### Task statement
Give a verbatim quotation of every record.

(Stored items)
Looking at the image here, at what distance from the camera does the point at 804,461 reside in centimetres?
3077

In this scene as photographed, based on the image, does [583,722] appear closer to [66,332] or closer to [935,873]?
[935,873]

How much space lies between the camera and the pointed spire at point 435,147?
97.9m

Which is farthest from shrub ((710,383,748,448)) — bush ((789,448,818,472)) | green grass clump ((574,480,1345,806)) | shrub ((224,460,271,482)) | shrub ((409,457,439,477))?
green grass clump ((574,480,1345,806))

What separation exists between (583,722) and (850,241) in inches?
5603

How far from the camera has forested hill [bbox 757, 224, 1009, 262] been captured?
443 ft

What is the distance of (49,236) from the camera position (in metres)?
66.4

### Result of this task
Looking at the image here, at what distance from the camera does the point at 804,461 reside in centimetres?
3077

In this scene as photographed, based on the image, does [583,722] appear closer to [66,332] or closer to [935,873]?
[935,873]

How much space lies between the camera and the pointed spire at point 435,147?
97.9m

Which is farthest from shrub ((710,383,748,448)) — bush ((789,448,818,472)) | green grass clump ((574,480,1345,806)) | shrub ((224,460,271,482)) | shrub ((409,457,439,477))?
green grass clump ((574,480,1345,806))

What separation exists between (583,722) and (850,241) in inches?
5603

How far from the camera has forested hill [bbox 757, 224, 1009, 262] been captured?
443 ft

What is the distance of (49,236) from the camera position (in metres)?
66.4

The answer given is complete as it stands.